Hospitals are devoting plenty of resources to the logistics of how they are going to comply with new federal price transparency requirements.1 There also are important ethical implications.
“Several types of billing practices raise ethical issues,” says Katherine Drabiak, JD, an associate professor at USF Health’s College of Public Health and College of Medicine in Tampa.
Surprise billing probably is the most-publicized example. This usually happens when a patient visits an in-network hospital but an out-of-network physician handles treatment. “When visiting a physician, patients also expect billing to correspond to the level of care provided,” Drabiak says.
Some patients receive astronomical bills for minor items or services, such as bandages, tetanus shots, or aspirin. “This not only induces patient anxiety, it also raises questions about fair and transparent billing standards,” Drabiak notes.
The price transparency requirements, which took effect Jan. 1, 2021, are an opportunity for hospitals to demonstrate their financial practices are ethical. “Taking this step will increase the hospital’s goodwill in the community,” Drabiak predicts.
Generally, hospital-based physicians are focused on direct patient care as opposed to pricing and billing issues. Facilities really could use staff with insurance expertise to ensure patients are billed in an ethical manner. “Case managers could work in tandem with hospital administrators to assess billing practices and to ensure indigent patients are aware of their rights and payment resources,” Drabiak suggests.
Surprise billing is a major economic burden for some patients. “Such bills often revolve around surgery,” says Peter Angelos, MD, PhD, FACS, the professor of surgery and surgical ethics and associate director of the MacLean Center for Clinical Medical Ethics at The University of Chicago.
Perhaps a patient undergoes emergency surgery at an in-network hospital, but the on-call surgeon is out of network. The patient winds up with an expensive medical bill for the surgeon’s services.
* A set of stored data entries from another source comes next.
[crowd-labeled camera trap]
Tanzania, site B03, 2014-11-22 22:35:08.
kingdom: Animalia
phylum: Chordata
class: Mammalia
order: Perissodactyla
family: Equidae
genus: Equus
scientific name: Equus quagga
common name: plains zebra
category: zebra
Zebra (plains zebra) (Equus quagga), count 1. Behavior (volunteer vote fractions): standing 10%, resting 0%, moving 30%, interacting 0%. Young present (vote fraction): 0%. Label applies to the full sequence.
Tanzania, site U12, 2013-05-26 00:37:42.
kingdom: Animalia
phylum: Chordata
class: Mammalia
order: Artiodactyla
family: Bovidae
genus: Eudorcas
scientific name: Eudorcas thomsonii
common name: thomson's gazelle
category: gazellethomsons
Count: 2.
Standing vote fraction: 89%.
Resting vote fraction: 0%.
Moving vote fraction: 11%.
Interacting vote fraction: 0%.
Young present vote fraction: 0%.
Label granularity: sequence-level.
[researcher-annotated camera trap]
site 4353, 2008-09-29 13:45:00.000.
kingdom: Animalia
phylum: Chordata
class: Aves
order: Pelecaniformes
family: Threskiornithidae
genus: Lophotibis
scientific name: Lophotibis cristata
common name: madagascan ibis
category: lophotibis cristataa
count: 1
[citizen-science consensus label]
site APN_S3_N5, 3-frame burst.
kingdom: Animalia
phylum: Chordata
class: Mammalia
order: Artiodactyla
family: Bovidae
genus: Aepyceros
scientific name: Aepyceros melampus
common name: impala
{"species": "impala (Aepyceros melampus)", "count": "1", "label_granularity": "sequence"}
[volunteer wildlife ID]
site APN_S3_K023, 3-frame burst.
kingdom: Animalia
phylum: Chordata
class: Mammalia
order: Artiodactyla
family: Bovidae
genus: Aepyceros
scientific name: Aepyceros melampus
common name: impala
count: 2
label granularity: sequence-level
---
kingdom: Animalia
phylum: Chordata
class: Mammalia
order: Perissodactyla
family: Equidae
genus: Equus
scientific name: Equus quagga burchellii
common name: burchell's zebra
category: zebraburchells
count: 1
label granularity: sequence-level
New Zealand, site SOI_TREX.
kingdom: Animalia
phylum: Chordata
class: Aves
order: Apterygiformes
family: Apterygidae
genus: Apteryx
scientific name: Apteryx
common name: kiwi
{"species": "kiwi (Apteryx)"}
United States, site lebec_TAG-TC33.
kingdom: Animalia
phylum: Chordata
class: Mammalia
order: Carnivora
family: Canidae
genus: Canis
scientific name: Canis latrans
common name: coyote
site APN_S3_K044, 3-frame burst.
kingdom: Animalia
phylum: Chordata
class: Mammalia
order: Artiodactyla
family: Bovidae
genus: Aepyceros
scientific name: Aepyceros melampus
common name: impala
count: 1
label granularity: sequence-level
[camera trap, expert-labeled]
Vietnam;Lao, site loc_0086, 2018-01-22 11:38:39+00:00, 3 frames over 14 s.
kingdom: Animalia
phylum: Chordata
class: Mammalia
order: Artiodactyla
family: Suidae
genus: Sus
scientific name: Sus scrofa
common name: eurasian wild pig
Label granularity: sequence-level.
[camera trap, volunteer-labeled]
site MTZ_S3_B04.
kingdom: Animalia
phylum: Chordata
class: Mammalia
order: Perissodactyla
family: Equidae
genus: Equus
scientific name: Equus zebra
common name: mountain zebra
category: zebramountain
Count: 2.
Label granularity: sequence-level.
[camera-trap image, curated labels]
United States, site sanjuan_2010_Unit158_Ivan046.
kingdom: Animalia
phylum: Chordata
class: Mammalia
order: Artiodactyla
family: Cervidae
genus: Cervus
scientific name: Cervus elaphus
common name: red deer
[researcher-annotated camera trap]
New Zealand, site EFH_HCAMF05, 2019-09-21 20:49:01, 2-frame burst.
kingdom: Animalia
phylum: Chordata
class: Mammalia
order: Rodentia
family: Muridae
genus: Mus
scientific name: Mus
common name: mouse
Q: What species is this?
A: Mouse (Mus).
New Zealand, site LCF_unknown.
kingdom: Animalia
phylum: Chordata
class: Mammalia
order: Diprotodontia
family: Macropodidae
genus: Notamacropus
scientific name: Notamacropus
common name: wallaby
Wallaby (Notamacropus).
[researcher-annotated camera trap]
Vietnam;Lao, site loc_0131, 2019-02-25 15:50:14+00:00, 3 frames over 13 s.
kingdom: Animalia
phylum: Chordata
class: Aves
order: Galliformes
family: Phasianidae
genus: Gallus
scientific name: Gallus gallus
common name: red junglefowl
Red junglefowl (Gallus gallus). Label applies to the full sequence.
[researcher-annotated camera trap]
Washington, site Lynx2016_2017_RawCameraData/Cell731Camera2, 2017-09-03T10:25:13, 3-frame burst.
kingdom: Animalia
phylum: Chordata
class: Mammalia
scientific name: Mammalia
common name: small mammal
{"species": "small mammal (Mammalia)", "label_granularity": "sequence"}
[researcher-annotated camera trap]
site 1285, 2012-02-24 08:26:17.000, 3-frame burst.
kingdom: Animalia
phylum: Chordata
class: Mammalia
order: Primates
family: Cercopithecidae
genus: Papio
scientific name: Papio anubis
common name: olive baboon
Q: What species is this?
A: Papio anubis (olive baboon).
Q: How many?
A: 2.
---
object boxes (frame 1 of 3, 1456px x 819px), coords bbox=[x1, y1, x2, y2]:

In other cases, both the surgeon and the hospital are in network, but not the anesthesiology group.
“The ethical implications of surprise billing are that patients face economic burdens that they had no way of knowing that they would be subject to,” Angelos explains.
Angelos worries surprise billing episodes may be more likely during the COVID-19 pandemic. When physicians are required to stay home because of COVID-19 exposure, hospitals are forced to bring in outside physicians for surgical care and anesthesiology services. Many might be outside patients’ insurance networks.
“Although surprise billing is not a new problem, with COVID, we believe that it will increasingly be an issue, given the need for medical centers to get outside physicians to cover services,” says Angelos, who recently co-authored a paper on this subject.2
Since patients have no idea of the surprise bill that is coming, they cannot make an informed decision on where to seek their medical care. “They are deprived of the ability to make a choice. In other words, their autonomy is not respected,” Angelos laments.
Anger over unexpected bills also can interfere with the patient/physician relationship. “Bringing the ethical issues to greater awareness within hospitals may serve to encourage a greater effort at developing policy solutions for the problem,” Angelos offers.
The first step in addressing any ethical problem is to verify it exists. “I would suggest that medical ethicists determine whether there are physicians rendering care at their hospitals who are not contracted as in network,” Angelos says.
If those arrangements are common, it is safe to assume patients are receiving surprise bills from those providers. “Pursuing policies to make such arrangements transparent to patients would be a big step in the right direction,” Angelos adds.
- CMS.gov. CMS completes historic price transparency initiative. Oct. 29, 2020.
- Sheckter CC, Singh P, Angelos P, Offodile AC 2nd. Surprise billing in surgical care episodes: Overview, ethical concerns, and policy solutions in light of COVID-19. Ann Surg 2020;272:e264-e265.